深夜十一點,上海本地生活論壇的服務器指示燈閃爍著幽綠的光,像極了這座城市深處潛伏的冷眼。姜川坐在狹窄的隔間裡,耳機裡傳來的是裴崢那邊傳來的實時監控音頻,那是他透過喬版主埋下的暗線。音頻裡,裴崢的呼吸聲夾雜著打火機開合的脆響,還有吳師傅那渾濁不堪的抱怨聲,像是一鍋煮爛的雜燴。
「儂講啥?這筆錢,今晚就要結掉?」裴崢的聲音帶著明顯的焦躁,像根繃緊的鋼絲,隨時會斷,「喬版主那邊已經在查這筆賬的流水了,儂現在找我,是要把我往死路上逼?」
音頻那頭,吳師傅的聲音像磨砂紙一樣粗糲:「裴先生,喬版主講的規矩阿拉不懂,阿拉只曉得,姜川那邊的推車,是你動的手腳。現在這筆錢,如果不結清,明早論壇拼單群裡,有些東西怕是藏不住了。」
姜川冷笑一聲,手指在鍵盤上敲得飛快,每一擊都帶著股子報復的快感。他直接切入後台,將一段經過剪輯的對話錄音推到了熱線頂端。音頻裡,裴崢那種市儈、算計、為了那點所謂的「高端」生活不惜出賣同行的嘴臉,被赤裸裸地攤在公共論壇的聚光燈下。
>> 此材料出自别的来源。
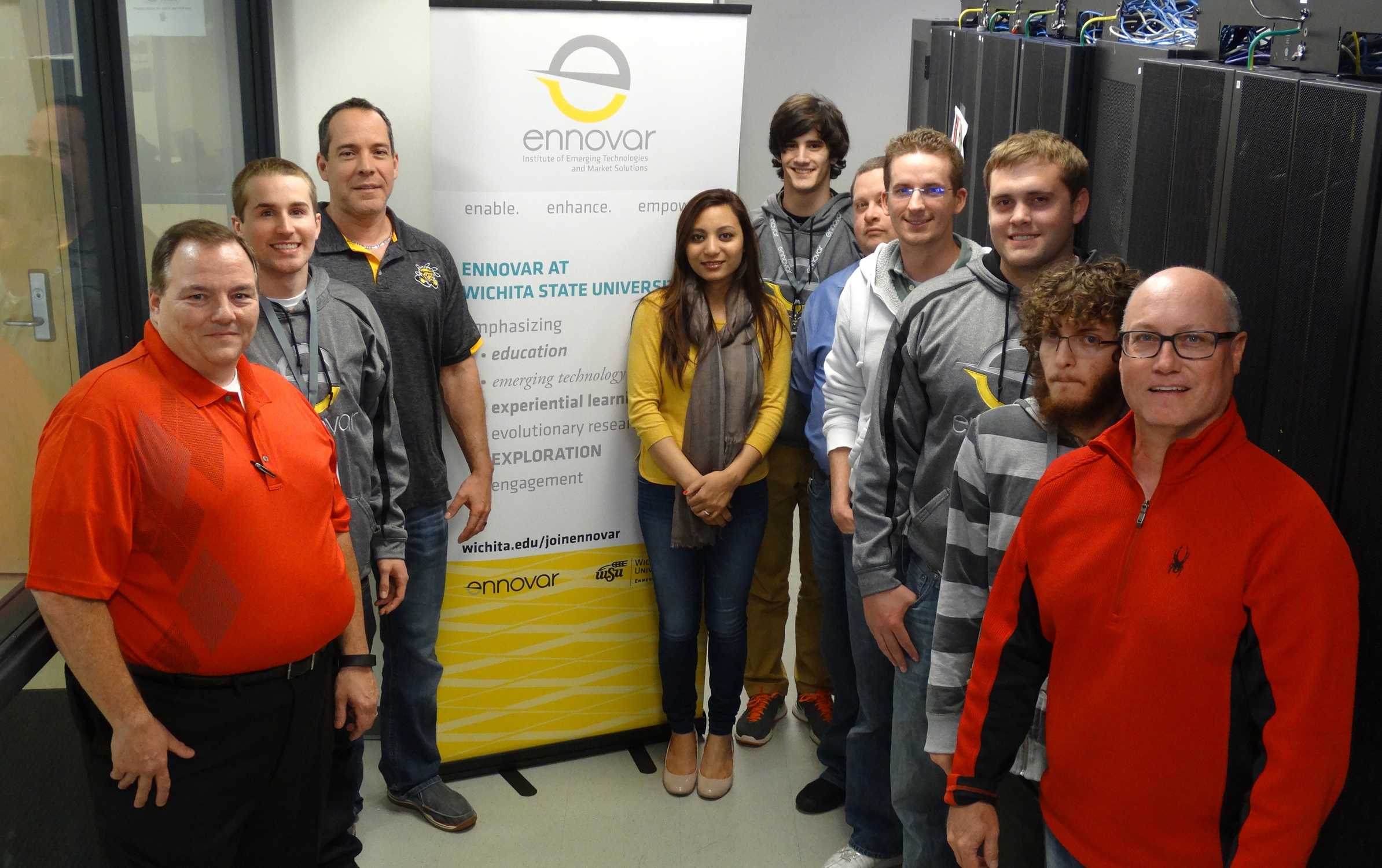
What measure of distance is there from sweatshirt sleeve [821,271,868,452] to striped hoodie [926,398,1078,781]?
681 mm

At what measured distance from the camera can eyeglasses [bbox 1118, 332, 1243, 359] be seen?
142cm


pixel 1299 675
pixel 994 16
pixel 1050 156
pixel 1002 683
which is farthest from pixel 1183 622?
pixel 994 16

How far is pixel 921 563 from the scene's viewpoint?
214cm

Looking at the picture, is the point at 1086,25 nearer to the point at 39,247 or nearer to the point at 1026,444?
the point at 1026,444

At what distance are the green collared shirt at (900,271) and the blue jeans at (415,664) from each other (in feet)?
4.10

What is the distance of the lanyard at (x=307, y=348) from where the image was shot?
2244 mm

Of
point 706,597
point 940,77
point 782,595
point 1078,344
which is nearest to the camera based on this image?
point 1078,344

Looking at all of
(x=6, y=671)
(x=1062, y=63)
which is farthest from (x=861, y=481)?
(x=6, y=671)

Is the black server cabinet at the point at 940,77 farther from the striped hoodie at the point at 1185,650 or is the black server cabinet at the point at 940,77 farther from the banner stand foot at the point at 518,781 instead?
the striped hoodie at the point at 1185,650

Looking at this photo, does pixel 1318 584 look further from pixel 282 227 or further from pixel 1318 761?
pixel 282 227

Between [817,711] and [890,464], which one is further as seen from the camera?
[817,711]

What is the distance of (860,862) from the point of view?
2.65 metres

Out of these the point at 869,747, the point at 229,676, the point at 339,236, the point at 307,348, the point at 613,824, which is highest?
the point at 339,236

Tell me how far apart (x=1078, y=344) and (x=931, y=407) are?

「裴崢,儂以為自己是下棋的人?」姜川對著麥克風,聲音低沉得像從冰窖裡撈出來的,「在上海這塊地界,誰還沒點死穴?你那套『拼單互助』的把戲,我看過太多了。梁老伯的鋪子,你以為你吃得下?那是給喬版主留的誘餌,你這條魚,咬得太深了。」
音頻那頭沉默了片刻,緊接著傳來裴崢失控的咆哮:「姜川!儂這個癟三!儂以為這點破事就能搞死我?這論壇是誰的地盤?儂以為這點錄音能掀起什麼風浪?」
「風浪?」姜川點燃一根煙,煙霧繚繞中,他看著屏幕上飛速上漲的瀏覽量,臉上沒有半分喜色,只有一種精疲力盡的荒涼,「這不是風浪,這是上海的弄堂潮水,漲起來的時候,連骨頭渣子都不會剩。儂看看論壇後台,喬版主已經把儂踢出局了。儂算計了一輩子,結果呢?連個過夜的咖啡錢,都成了儂的死穴。」
耳機裡,裴崢的咆哮聲逐漸變成了憤怒的喘息,最後混雜著遠處弄堂裡的狗吠聲,變得支離破碎。論壇的評論區像沸騰的油鍋,各種難聽的咒罵和嘲諷如潮水般湧入。姜川緩緩摘下耳機,整個人癱在椅子上。他贏了,但窗外那深沉的夜色,卻壓得他喘不過氣。這場博弈,不過是把兩個早已爛透的靈魂,在二零二六年的春天,又重新撕開了一道傷口,讓膿水流得更乾淨些。他看著屏幕上裴崢那個已經變灰的ID,心裡明白,這不是結束,這只是這場市儈博弈的又一次輪迴。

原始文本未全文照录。